Australian financial services providers must do more to identify “money mule” activity among international students, which has risen alongside enrolments, the country’s anti-money laundering (AML) regulator has said.
Foreign students are often approached by criminal groups as they are leaving Australia, and are offered payments to hand over access to their accounts, the Australian Transaction Reports and Analysis Centre (AUSTRAC) said in new guidance published last week.
Indicators of suspicious activity include flight ticket purchases and travel-related expenses, followed by unusually high transaction volumes, the regulator said.
“Through profiling and transaction monitoring, financial service providers can target, detect and report financial transactions associated with money laundering via money mules,” said Jon Brewer, AUSTRAC’s manager for law enforcement and industry.
“This new guide provides the latest advice on what financial institutions should be looking for to help protect vulnerable people from criminal exploitation.”
In March 2024, the number of international student enrolments in Australia hit a new record of almost 750,000 — a 16 percent increase on the same period in 2019.
Almost 60 percent of enrolments were from just five countries: China (22 percent); India (17 percent); Nepal (8 percent); Philippines (5 percent); and Vietnam (5 percent).
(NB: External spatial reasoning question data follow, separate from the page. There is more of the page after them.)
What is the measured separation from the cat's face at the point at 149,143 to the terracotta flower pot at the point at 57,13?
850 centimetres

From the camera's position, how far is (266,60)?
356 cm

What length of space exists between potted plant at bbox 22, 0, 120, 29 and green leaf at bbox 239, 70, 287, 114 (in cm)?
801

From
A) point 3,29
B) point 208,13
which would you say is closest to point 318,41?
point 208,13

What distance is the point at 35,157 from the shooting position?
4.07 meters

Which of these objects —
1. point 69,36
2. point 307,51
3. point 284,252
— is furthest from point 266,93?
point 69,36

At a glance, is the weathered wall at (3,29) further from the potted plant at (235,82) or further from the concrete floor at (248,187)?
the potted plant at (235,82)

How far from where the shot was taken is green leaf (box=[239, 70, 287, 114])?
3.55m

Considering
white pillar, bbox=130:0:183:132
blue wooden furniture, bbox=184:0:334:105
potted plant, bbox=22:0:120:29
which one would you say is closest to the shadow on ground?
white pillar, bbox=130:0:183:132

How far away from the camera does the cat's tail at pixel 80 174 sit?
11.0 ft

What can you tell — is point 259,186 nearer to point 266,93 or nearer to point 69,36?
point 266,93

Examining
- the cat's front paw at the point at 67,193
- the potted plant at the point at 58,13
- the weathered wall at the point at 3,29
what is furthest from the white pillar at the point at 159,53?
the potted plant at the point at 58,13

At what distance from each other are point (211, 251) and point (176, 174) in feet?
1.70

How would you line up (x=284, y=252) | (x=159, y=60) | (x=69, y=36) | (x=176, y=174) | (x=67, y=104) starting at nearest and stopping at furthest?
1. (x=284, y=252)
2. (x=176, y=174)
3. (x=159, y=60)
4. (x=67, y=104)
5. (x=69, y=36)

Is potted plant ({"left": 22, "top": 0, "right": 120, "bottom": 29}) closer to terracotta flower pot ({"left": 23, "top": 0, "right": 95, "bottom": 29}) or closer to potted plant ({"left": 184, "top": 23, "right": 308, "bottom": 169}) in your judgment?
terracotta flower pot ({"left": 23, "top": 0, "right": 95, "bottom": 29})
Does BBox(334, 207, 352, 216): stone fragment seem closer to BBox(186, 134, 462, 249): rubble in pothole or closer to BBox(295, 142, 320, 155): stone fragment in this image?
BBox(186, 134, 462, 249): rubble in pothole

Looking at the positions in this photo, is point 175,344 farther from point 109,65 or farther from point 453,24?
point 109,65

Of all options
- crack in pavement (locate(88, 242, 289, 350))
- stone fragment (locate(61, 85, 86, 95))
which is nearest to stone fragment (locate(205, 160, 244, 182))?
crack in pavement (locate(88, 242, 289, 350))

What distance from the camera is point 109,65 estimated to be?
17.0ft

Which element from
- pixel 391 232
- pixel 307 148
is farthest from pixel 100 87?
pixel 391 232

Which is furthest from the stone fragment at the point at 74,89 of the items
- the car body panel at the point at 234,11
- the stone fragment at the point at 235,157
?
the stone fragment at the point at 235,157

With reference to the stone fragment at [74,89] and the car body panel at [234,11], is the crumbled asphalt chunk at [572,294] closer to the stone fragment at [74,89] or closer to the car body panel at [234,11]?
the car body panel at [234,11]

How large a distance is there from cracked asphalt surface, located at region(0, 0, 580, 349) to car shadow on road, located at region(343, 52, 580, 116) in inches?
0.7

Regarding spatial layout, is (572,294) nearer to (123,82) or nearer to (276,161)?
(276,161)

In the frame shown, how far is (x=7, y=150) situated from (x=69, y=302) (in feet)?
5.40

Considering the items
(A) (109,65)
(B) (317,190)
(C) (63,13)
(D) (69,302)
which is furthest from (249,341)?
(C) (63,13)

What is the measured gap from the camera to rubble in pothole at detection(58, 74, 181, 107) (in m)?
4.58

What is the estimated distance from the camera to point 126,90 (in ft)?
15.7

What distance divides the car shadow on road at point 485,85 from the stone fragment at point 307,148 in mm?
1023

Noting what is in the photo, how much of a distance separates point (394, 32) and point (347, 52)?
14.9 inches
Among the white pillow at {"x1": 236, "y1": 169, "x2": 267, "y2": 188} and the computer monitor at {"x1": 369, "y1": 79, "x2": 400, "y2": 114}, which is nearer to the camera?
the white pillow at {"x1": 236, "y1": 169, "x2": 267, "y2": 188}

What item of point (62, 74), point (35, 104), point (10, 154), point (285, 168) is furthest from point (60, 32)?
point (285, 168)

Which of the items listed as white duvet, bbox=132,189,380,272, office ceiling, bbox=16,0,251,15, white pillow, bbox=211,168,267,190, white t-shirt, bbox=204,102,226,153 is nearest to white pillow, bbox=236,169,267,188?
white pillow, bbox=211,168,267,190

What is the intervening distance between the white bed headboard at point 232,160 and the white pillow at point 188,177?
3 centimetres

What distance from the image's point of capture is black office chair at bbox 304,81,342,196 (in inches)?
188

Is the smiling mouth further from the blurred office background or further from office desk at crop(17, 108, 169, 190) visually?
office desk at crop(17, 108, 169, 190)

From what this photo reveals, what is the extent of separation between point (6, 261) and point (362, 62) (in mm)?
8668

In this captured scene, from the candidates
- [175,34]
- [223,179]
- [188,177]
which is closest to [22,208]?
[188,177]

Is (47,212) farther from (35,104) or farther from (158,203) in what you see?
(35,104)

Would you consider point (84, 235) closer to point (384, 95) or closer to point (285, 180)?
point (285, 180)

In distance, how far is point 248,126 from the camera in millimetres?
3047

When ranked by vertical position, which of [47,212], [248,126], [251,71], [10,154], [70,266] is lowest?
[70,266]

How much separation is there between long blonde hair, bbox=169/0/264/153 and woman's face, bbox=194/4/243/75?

Foreign student money mules may be legitimate or illegitimate holders of Australian student visas, AUSTRAC said.
Legitimate visa holders are typically paid between A$200 ($132) and A$500 ($330) to hand over access to their account and identity, plus a 10 percent commission for each transaction in their name.
This type of mule may be recruited through online platforms such as social media, video games, chat forums and advertisements. By using these channels, recruiters also give their activities a veneer of legitimacy.
AUSTRAC also notes that some mules with legitimate visas are recruited by “trusted insiders” who have access to business systems, either in Australia or overseas, such as migration agents or staff who assist students with visa applications.
Illegitimate visa holders are those who come to Australia disguised as foreign students but who have “no intention of studying”.
This type of mule has already been recruited before they leave their home country, and upon arrival in Australia, they will set up multiple accounts with financial service providers, which will be used for money laundering purposes after leaving Australia.
Scams, cash, companies and crypto
The number one mule activity flagged by AUSTRAC is the use of accounts and identity to facilitate electronic funds transfers. Having access to multiple mule accounts allows organised crime networks to circumvent daily transaction limits that are imposed on individual accounts.
AUSTRAC notes that students who become money mules in Australia will have “significant funds” flowing through their accounts, relative to the average student.
“These individuals have no declared income, and the funds received are disproportionate to their profile and unable to be accounted for by educational or familial support,” the regulator said.
Some mules are closely tied to Australia’s thriving marketplace for fraud and scams. For example, the guidance includes a case study of a woman in Melbourne who lost almost A$300,000 ($200,000) to a bank staff impersonation scam.
The scammed funds were transferred to 11 mule accounts, most of which belonged to Indian students who had already left Australia.
Their accounts were under the control of members of an organised crime group, who used them to withdraw the funds from ATMs.
Other mules are asked to register shell companies and name themselves as “straw” directors. The shell company is then used to open business accounts to launder illicit funds.
Companies registered in this way are typically registered to a residential address, have no online presence and very few business-related expenses, such as payroll and taxes.
Another typology involves money mules opening crypto exchange accounts or using casino services on behalf of organised crime networks.
A growing concern for regulators
Australia is not the only jurisdiction urging its financial sector to take action against money mules.
In March this year, the UK Home Office published a 22-point plan to fight money mules and financial exploitation, focused on illicit fund flows using bank accounts and crypto exchanges.
In 2023, according to fraud prevention organisation Cifas, around 37,000 UK bank accounts displayed behaviour associated with money muling.
Among individuals who were identified as money mules, about 23 percent were under age of 21 and 65 percent were under the age of 30.
Peter Taylor, fraud protection consultant and former criminal investigations officer at Greater Manchester Police, said the global climate on money mules is “tightening up” in response to new patterns of fraud.
“The growth in fraud and the use of methods such as bank impersonation and pig butchering mean that lots more mules are needed,” he told Vixio. “This change in tactics by criminals also reduces the expertise needed to participate in cyber fraud.”
Moreover, scammed funds are now leaving Western countries, whereas in the past, they would be more likely to be entering. This has forced banks and regulators to act.
“Now the heavy lifting is left to the banks, and they ban the mules from having accounts, which can be devastating for the mule,” he said.
“One positive is that a more holistic view is developing that some mules are victims too, so a lot can be achieved by educating them, with a big focus on students.”